• _Compiti da svolgere_:
1 > Rispondi alle seguenti domande sul testo relativo alle origini della medicina.
(a) Prima delle civiltà mesopotamica ed egiziana, con quali figure coincideva quella del medico?
(b) In quali secoli viene collocato Ippocrate di Coo?
(c) Su quali due componenti misero l'accento le scuole derivate dalla tradizione ippocratica?
2 > Prosegui il testo sulle origini della medicina a partire dalla sua ultima frase.

• _Estratto del documento_:

· · ·

Le origini della medicina sono antichissime; praticamente si può dire che essa sia nata con l’uomo, prima in forma istintiva, in seguito in forma più riflessiva e ponderata.
Prima dello sviluppo di civiltà più progredite, come quelle mesopotamica ed egiziana, la figura del medico era tutt’uno con quella del sacerdote o dello sciamano; la malattia, infatti, era perlopiù interpretata come un segno legato a cause divine, o comunque sovrannaturali, una sorta di punizione inflitta da dei o demoni. Anche gli interventi per la guarigione, quindi, erano sempre influenzati da un intenso senso del magico e assumevano spesso l’aspetto di rituali religiosi.
Ippocrate
Per una visione decisamente più “laica” della medicina si è dovuto attendere fino all’avvento delle filosofie naturalistiche dell’antica Grecia; figura di spicco, in questo contesto è quella di Ippocrate di Coo (V-IV sec. a.C.), filosofo e medico, considerato il padre della medicina (ancora oggi i medici e i chirurgi, prima di iniziare la professione, prestano il giuramento di Ippocrate); con lui, la medicina diventa una vera e propria professione basata sull’esperienza e sul ragionamento, per la quale vengono fissate regole pratiche e deontologiche (con deontologia si indica l’insieme di norme etico-sociali che disciplinano l’esercizio di una professione). Per i medici ippocratici, le cause di una malattia andavano ricercate in uno squilibrio umorale legato a fattori ambientali o costituzionali; conseguentemente le cure mediche si basavano su una serie di regole il cui scopo principale era quello di ripristinare l’equilibrio perduto.
La tradizione ippocratica si differenziò poi in varie scuole le quali misero in rilievo o la componente razionale (alle cui basi vi erano anche i primi studi anatomici e fisiologici) oppure quella empirica (basata sui segni clinici e sul loro significato prognostico).

· · ·

• _Record forniti_:
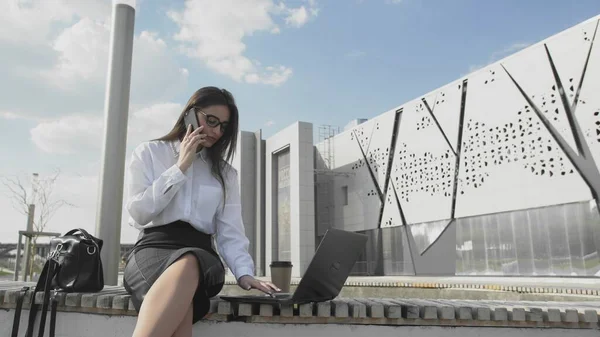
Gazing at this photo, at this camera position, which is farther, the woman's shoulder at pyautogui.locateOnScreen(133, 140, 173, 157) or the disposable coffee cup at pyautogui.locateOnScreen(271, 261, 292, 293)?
the disposable coffee cup at pyautogui.locateOnScreen(271, 261, 292, 293)

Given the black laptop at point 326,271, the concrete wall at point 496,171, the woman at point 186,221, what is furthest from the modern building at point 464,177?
the woman at point 186,221

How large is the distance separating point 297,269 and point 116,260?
1879 centimetres

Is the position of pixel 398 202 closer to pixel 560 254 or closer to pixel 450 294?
pixel 560 254

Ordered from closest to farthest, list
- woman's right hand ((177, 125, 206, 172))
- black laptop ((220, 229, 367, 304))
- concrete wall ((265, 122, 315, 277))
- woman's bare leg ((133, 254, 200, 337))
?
woman's bare leg ((133, 254, 200, 337)) < black laptop ((220, 229, 367, 304)) < woman's right hand ((177, 125, 206, 172)) < concrete wall ((265, 122, 315, 277))

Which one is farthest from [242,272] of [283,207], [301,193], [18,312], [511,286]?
[283,207]

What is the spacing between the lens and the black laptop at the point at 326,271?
1.89 meters

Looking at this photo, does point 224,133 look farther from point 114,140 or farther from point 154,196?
point 114,140

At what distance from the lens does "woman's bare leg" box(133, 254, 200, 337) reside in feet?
5.03

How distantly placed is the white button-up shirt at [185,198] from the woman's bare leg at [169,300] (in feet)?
1.24

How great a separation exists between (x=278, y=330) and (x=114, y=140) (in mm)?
5033

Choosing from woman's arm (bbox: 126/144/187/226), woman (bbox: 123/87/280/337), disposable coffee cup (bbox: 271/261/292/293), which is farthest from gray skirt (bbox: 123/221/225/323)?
disposable coffee cup (bbox: 271/261/292/293)

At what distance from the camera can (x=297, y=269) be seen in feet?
80.8

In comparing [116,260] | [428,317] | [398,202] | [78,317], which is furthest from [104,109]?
[398,202]

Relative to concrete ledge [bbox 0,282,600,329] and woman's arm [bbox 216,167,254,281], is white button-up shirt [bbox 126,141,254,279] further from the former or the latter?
concrete ledge [bbox 0,282,600,329]
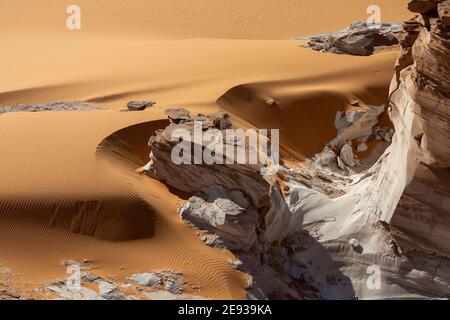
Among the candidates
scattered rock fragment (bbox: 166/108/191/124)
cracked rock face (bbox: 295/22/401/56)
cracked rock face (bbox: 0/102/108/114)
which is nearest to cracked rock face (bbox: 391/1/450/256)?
scattered rock fragment (bbox: 166/108/191/124)

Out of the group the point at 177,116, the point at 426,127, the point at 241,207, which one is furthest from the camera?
the point at 177,116

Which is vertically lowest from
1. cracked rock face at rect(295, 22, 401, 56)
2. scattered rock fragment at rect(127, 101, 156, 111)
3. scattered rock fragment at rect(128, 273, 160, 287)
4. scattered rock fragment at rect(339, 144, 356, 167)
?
scattered rock fragment at rect(339, 144, 356, 167)

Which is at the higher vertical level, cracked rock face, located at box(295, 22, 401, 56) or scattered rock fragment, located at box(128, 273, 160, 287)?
cracked rock face, located at box(295, 22, 401, 56)

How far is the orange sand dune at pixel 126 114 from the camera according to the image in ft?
27.2

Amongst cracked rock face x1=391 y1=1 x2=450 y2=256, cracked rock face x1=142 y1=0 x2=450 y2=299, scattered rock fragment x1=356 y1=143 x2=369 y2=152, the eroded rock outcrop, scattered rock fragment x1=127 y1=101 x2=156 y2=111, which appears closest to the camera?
cracked rock face x1=391 y1=1 x2=450 y2=256

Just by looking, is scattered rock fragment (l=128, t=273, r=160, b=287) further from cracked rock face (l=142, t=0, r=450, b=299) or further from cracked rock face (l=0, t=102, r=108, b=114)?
cracked rock face (l=0, t=102, r=108, b=114)

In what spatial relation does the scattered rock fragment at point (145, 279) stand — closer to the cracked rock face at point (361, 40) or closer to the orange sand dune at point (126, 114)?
the orange sand dune at point (126, 114)

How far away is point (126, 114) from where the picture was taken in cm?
1134

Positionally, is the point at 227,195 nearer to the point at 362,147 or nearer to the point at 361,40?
the point at 362,147

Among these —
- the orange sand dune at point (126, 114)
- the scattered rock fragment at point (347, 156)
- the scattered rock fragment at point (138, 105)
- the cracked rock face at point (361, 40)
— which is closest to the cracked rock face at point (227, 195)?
the orange sand dune at point (126, 114)

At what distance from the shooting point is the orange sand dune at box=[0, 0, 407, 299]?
8289 millimetres

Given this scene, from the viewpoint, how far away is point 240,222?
860 cm

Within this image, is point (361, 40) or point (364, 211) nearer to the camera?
point (364, 211)

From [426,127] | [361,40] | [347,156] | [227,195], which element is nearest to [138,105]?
[347,156]
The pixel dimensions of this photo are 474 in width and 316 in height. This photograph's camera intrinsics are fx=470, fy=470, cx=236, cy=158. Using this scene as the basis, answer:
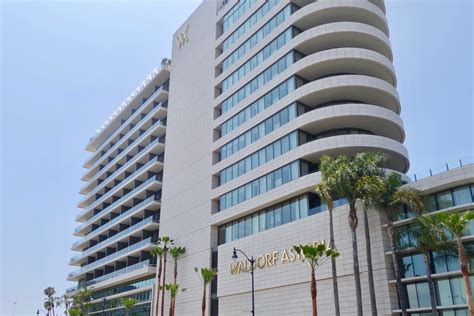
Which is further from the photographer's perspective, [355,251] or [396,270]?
[355,251]

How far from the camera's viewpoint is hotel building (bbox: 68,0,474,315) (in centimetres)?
4047

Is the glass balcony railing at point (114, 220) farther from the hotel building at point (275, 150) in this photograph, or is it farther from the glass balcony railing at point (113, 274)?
the glass balcony railing at point (113, 274)

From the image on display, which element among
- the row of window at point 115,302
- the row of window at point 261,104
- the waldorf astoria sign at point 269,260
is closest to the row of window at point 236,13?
the row of window at point 261,104

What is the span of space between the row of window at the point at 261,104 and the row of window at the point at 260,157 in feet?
17.3

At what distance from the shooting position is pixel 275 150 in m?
52.6

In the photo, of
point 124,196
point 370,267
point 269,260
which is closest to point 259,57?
point 269,260

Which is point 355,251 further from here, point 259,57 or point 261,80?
point 259,57

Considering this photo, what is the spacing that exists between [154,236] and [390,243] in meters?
Result: 48.0

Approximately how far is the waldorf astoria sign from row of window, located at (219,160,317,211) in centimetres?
725

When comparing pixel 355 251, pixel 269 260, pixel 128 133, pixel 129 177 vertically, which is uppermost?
pixel 128 133

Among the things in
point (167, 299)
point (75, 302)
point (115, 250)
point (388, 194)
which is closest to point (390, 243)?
point (388, 194)

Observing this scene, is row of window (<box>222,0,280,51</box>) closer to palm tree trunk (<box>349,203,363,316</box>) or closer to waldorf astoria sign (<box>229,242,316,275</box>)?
waldorf astoria sign (<box>229,242,316,275</box>)

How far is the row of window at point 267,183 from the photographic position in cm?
4881

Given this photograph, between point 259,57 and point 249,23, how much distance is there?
6933mm
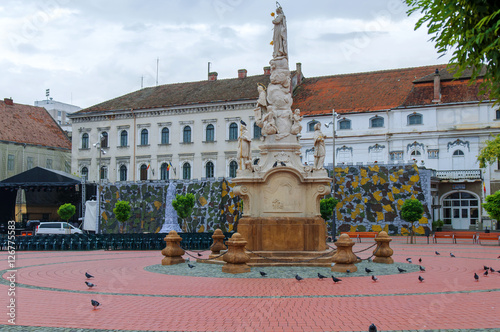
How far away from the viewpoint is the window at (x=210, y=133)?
185ft

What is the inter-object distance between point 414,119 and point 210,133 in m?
18.8

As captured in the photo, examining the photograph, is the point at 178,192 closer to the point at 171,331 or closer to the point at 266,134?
the point at 266,134

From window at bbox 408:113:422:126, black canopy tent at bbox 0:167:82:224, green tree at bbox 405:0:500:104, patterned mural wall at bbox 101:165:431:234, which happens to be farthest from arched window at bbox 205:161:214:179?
green tree at bbox 405:0:500:104

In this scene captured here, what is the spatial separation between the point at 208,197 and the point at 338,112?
13601 mm

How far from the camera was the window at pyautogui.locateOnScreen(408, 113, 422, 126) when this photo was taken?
4806cm

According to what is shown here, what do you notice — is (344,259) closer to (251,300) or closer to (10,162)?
(251,300)

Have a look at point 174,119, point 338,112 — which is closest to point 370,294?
point 338,112

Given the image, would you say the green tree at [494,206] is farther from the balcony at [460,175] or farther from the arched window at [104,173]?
the arched window at [104,173]

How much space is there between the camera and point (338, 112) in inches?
2018

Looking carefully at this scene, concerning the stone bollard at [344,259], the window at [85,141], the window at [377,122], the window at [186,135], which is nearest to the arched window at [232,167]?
the window at [186,135]

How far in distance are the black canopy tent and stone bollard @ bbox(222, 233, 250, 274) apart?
1313 inches

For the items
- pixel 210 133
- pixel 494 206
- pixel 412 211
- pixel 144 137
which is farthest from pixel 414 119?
pixel 144 137

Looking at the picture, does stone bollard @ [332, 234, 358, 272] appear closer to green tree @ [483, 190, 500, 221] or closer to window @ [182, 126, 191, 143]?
green tree @ [483, 190, 500, 221]

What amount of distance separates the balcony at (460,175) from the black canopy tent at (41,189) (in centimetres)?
2816
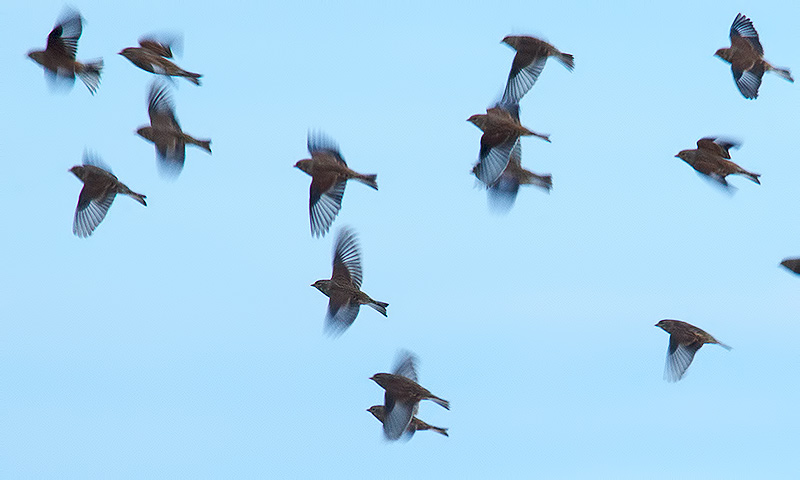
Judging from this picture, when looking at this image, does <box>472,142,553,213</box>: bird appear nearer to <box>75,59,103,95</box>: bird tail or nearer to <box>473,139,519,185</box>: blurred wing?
<box>473,139,519,185</box>: blurred wing

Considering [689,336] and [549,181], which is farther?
[549,181]

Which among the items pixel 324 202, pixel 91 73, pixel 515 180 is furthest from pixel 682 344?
pixel 91 73

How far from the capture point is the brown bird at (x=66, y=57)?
20.3 metres

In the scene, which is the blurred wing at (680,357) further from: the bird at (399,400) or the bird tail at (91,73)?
the bird tail at (91,73)

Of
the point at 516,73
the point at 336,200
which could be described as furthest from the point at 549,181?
the point at 336,200

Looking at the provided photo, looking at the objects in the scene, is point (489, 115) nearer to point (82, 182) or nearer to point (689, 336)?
point (689, 336)

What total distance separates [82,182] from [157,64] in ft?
6.08

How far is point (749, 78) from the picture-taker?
21.3m

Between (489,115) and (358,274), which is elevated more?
(489,115)

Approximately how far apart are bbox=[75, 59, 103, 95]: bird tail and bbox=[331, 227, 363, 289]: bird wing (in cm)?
375

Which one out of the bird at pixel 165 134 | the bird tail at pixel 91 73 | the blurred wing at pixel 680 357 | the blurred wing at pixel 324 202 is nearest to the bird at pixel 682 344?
the blurred wing at pixel 680 357

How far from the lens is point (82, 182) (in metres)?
20.8

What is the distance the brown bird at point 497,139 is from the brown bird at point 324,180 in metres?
1.61

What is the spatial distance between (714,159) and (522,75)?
2678 millimetres
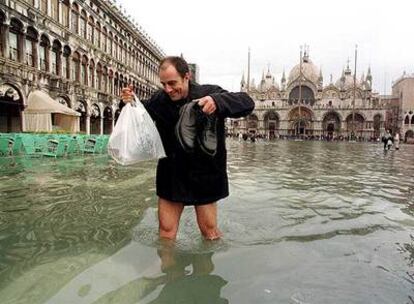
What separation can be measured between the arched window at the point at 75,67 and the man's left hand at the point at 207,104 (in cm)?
2748

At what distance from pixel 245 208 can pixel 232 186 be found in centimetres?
229

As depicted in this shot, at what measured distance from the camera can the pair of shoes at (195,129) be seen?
3072 mm

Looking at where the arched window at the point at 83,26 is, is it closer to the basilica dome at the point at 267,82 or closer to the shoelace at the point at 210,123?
the shoelace at the point at 210,123

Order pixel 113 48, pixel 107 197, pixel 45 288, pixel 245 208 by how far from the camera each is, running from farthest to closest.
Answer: pixel 113 48 → pixel 107 197 → pixel 245 208 → pixel 45 288

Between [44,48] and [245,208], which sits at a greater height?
[44,48]

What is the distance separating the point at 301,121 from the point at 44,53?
6958 centimetres

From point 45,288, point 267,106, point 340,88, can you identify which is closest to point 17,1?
point 45,288

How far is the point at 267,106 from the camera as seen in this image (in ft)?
300

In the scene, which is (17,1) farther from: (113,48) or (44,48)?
(113,48)

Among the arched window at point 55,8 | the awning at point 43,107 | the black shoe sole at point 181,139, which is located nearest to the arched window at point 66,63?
the arched window at point 55,8

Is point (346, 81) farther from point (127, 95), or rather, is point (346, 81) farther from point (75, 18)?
point (127, 95)

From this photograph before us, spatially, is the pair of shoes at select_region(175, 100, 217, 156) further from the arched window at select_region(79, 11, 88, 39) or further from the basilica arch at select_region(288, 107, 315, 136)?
the basilica arch at select_region(288, 107, 315, 136)

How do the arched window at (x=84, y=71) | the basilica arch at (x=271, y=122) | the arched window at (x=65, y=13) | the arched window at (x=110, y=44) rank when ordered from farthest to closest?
1. the basilica arch at (x=271, y=122)
2. the arched window at (x=110, y=44)
3. the arched window at (x=84, y=71)
4. the arched window at (x=65, y=13)

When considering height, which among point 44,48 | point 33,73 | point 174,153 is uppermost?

· · ·

• _Risultati dei compiti_:
1 >
(a) Con quella del sacerdote o dello sciamano.
(b) Tra il V e il IV secolo a.C.
(c) Sulla componente razionale oppure su quella empirica.

2 >
Galeno
La prima più importante elaborazione della medicina antica è attribuibile a Galeno di Pergamo (II sec. d.C.), figura di riferimento per la scienza medica fino all’epoca rinascimentale; dal suo nome deriva la galenica, l’arte di preparare rimedi farmaceutici, allestiti dal farmacista nel proprio laboratorio). Il medico di Pergamo (Asia Minore) concepì un sistema basato sui 4 umori classici (ovvero il sangue, il flegma, la bile gialla e quella nera) localizzati a livello di cuore, cervello, milza e fegato associando la prevalenza dei 4 umori ad altrettanti temperamenti: sanguigno, flemmatico, malinconico e collerico.
Secondo Galeno le malattie erano lesioni a carico delle funzioni caratteristiche di una determinata struttura anatomica; tale lesioni erano dovute a squilibri umorali e le cure erano quelle delle tradizionali norme igienico-alimentari, vale a dire l’evacuazione degli umori presenti in eccesso per mezzo di purghe, salassi, rimedi vegetali o minerali.
Nel corso del medioevo la medicina di Galeno, nell’ambito della tradizione cristiana, fu trasformata in un insieme di dogmi incontestabili, sterili sia sul piano speculativo che su quello applicativo; il trattamento delle persone malate era perlopiù considerato un esercizio di carità e pietà, tant’è che nel periodo che va dall’VIII al IX secolo sorsero, accanto a diversi monasteri benedettini europei, i primi complessi ospedalieri.
Nel frattempo, in Italia, sorse la prima grande scuola medica occidentale, quella salernitana.